Directed by Rick De Olivereira

Venturing into the R-rated territory they always aspired to anyway, the creators of MTV's reality soap "The Real World" took 16 largely interchangeable, generically attractive, shameless and shallow spring breakers to Cancun last month, put them up in a fancy beach-front resort, and filmed them getting drunk, having sex and flexing their egos (or getting them pummeled).

The result is "The Real Cancun," a transparently rushed (in an attempt to beat a similar project to theaters), slapped-together mish-mosh of superficial frivolity from which few people emerge with their dignity intact -- although most of them are too oblivious to realize it.

One big montage sequence of margarita body shots, parties and 20-year-old twins grinding on each other in wet T-shirt contests, director Rick De Olivereira (whose only previous credit is a video called "Who Wants To Be a Playboy Centerfold?") completely ignores any of the college-kid "cast" members whose week in the sun cannot be sensationalized. So the movie's focus falls mainly on the girls who will take their tops off, three arrogant Lotharios -- one of whom takes a housemate to bed on the second night and literally never speaks to her again -- and one harmless, sexually frustrated 19-year-old guy named Alan with such a tendency to choke around pretty girls that he literally runs away from one who's coming on to him.

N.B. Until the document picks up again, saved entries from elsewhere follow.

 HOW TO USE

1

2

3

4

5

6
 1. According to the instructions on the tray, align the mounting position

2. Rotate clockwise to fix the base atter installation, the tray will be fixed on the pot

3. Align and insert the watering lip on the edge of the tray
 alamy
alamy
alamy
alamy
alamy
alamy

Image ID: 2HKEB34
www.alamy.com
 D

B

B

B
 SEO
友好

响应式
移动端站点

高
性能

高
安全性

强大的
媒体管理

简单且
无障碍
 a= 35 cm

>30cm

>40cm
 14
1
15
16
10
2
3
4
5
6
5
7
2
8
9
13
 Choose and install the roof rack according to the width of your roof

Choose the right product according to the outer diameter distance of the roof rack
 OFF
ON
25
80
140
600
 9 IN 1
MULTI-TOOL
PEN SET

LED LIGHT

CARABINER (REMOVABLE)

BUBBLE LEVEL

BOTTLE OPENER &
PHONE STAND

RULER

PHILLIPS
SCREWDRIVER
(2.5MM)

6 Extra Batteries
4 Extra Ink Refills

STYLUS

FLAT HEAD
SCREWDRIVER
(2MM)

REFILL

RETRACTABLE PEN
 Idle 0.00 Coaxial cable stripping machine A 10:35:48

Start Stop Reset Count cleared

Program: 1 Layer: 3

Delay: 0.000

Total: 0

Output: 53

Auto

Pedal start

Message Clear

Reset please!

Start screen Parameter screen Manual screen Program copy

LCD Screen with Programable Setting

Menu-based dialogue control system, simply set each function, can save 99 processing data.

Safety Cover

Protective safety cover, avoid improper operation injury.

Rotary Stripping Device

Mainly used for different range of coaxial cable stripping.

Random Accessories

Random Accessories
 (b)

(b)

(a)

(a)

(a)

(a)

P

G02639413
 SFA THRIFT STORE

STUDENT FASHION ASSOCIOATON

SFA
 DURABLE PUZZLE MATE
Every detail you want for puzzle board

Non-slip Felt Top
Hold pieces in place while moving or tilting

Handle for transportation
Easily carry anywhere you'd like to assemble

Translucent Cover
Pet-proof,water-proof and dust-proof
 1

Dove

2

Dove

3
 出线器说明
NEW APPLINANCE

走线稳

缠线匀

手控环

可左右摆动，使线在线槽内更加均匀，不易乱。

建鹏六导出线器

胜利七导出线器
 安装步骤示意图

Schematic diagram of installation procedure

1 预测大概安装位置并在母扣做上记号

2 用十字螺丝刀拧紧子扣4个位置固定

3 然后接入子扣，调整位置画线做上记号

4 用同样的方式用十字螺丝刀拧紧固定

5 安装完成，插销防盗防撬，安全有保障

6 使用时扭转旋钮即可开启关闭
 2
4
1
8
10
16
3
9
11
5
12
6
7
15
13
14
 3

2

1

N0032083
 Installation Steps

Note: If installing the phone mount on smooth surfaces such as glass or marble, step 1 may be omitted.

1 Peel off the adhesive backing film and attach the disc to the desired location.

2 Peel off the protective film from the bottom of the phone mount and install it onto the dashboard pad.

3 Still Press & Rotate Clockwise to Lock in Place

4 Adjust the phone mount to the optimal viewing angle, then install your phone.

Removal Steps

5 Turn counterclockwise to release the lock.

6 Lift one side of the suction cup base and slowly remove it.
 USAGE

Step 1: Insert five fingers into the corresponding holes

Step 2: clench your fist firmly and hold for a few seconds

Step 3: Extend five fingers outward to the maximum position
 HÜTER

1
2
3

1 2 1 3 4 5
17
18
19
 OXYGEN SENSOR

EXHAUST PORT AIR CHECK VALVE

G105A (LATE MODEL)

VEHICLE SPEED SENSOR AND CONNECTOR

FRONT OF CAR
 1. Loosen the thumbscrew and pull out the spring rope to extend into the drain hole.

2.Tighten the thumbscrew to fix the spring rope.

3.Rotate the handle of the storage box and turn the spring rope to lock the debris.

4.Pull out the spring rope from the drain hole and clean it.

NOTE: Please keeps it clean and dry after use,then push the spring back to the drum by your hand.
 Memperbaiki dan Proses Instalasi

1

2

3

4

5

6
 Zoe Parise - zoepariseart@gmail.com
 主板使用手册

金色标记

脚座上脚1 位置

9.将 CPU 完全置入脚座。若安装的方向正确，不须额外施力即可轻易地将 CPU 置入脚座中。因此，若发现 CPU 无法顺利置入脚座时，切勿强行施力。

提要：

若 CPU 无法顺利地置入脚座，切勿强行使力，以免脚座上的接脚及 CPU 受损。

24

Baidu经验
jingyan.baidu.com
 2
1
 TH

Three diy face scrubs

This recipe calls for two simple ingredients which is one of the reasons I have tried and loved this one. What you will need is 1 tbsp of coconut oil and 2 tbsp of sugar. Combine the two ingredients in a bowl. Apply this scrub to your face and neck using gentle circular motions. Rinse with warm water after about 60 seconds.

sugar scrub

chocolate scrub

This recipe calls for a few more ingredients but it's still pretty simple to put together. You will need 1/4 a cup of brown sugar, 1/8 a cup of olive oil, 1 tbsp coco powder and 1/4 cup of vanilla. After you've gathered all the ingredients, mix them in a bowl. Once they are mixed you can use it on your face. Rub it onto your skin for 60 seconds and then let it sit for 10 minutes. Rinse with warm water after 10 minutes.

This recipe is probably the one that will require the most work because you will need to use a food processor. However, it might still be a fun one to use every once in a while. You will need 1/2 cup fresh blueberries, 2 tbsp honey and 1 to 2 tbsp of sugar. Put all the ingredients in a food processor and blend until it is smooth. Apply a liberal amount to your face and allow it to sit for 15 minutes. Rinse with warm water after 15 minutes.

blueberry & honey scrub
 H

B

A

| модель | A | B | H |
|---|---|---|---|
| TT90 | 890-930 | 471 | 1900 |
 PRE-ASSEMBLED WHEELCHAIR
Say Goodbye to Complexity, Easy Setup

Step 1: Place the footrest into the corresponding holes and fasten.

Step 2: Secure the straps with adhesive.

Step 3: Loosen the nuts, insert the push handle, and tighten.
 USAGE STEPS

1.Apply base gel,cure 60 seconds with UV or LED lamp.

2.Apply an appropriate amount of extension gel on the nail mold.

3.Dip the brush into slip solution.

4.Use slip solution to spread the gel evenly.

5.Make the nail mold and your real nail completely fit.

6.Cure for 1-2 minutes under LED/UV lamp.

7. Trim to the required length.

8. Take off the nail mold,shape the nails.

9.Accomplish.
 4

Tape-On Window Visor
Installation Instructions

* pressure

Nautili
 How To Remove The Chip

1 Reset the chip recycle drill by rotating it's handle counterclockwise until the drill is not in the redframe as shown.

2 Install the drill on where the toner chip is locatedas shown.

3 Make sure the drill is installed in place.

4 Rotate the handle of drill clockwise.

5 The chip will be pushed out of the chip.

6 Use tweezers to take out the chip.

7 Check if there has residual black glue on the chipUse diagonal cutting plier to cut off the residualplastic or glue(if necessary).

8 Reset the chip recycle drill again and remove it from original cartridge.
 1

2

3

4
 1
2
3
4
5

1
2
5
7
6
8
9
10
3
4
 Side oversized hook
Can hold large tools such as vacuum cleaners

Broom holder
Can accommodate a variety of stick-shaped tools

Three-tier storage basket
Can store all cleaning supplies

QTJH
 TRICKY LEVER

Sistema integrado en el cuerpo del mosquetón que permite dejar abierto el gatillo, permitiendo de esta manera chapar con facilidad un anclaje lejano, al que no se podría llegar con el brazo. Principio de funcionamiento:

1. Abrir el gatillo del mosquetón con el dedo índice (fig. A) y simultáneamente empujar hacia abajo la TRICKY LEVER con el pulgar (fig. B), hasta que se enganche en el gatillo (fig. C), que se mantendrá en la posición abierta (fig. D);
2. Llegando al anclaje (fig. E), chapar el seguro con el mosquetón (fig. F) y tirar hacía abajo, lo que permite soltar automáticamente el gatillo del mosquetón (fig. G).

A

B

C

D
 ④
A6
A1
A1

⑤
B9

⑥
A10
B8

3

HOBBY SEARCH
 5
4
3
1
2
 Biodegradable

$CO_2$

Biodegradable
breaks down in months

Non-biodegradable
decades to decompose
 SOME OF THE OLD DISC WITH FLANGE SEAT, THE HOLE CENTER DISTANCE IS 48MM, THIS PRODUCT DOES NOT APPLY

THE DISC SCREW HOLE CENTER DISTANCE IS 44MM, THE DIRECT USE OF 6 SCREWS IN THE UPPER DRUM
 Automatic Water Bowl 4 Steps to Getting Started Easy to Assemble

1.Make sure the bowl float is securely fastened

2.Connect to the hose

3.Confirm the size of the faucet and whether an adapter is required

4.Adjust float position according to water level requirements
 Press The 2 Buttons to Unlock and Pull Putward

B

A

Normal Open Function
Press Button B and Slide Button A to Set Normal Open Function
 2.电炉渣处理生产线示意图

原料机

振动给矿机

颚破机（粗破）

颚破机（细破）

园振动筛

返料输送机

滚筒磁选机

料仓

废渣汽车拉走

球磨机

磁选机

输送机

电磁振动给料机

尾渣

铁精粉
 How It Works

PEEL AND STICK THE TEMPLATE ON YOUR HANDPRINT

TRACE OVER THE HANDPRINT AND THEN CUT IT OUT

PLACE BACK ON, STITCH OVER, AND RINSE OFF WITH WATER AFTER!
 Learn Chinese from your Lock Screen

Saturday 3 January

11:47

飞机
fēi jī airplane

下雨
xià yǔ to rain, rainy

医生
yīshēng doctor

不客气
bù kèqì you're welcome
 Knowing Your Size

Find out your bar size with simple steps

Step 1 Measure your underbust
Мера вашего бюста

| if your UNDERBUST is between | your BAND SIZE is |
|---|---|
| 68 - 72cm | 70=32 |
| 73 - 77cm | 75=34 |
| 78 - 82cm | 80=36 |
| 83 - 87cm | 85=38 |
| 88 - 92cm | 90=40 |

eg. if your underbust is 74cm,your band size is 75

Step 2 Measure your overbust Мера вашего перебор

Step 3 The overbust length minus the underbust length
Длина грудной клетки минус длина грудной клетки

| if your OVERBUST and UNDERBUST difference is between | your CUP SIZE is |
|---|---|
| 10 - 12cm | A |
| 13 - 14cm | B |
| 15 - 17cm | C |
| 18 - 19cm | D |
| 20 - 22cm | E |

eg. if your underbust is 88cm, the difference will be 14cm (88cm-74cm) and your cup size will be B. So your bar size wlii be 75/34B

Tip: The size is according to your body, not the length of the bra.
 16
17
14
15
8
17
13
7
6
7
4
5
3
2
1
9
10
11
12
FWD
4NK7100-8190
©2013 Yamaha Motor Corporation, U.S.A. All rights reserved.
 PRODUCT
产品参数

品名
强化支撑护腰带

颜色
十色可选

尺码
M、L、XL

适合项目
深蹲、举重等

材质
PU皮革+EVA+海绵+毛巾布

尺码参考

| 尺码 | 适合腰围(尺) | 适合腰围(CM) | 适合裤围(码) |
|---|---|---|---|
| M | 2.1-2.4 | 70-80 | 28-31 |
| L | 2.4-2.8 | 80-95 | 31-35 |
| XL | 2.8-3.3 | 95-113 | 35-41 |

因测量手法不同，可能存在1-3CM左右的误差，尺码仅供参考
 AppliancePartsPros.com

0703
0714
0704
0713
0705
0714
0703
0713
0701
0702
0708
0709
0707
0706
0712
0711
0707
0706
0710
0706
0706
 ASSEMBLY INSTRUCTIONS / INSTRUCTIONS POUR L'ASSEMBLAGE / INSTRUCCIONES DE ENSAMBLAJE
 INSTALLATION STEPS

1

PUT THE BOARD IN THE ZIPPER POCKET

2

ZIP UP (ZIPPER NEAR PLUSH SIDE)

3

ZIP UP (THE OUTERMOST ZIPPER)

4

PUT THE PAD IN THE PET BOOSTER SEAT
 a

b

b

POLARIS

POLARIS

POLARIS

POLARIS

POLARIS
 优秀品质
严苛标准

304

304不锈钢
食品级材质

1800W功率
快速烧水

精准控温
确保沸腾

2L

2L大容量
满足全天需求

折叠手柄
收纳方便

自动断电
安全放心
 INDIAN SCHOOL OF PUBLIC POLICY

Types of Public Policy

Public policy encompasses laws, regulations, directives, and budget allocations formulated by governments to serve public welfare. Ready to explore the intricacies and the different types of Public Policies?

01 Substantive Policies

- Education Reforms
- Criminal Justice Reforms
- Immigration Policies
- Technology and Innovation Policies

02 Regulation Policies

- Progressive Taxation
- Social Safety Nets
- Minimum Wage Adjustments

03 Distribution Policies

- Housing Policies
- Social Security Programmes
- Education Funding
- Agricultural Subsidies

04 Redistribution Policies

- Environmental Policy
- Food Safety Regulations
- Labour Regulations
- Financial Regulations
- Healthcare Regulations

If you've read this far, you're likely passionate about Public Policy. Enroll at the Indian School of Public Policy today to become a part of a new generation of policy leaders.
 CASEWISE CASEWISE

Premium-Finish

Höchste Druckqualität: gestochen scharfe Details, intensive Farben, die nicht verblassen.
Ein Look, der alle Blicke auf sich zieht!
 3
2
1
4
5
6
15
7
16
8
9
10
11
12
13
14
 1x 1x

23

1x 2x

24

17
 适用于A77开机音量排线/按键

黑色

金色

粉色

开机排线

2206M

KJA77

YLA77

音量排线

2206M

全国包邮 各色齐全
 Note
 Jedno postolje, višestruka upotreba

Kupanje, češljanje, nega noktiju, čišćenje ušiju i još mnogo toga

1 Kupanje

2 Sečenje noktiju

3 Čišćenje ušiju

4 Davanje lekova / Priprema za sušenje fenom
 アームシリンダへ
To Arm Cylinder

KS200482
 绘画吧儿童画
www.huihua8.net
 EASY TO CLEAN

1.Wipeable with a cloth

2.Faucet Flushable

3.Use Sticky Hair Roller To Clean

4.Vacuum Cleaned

Alan (who looks like a skinny, teenaged Matt Damon) has never had a drink in his life, so the rest of the partiers spend the movie pressuring him into getting loaded, which he eventually does (trying desperately to fit in), losing all his inhibitions in the process. But when he meets a girl he really likes and spends a whole night talking to her, De Olivereira implies he's still the house loser by inter-cutting his affable (and successful) flirtation with night-vision bedroom-cam footage of two other guys getting laid, as if to say, "See, Alan couldn't close the deal."

Other "stories" get a moment here or a moment there: unrequited love between two opposite-sex best friends; a girl who is tempted to cheat on her boyfriend by an arrogant trust-fund brat, then becomes wildly jealous when he bags another beach bunny; a similar near-coupling that blows up when the girl plays hard-to-get. But "The Real Cancun" barely takes the time to establish most of these people's personalities. If they're not brazenly calling attention to themselves, De Olivereira isn't terribly interested.

More than a decade old now, "The Real World" TV show has always had a modicum more dignity and depth than the rest of the deplorable reality-TV fad it spawned. But that's all gone in "The Real Cancun." The flick's spring break atmosphere does provide some vicarious guilty pleasure, but its "characters" are, on the whole, the kind of worthless, vacant people who aren't good for anything but reality programming -- which begs the question, Who's more shallow, the people who want to be in a reality movie or the people who pay to see one?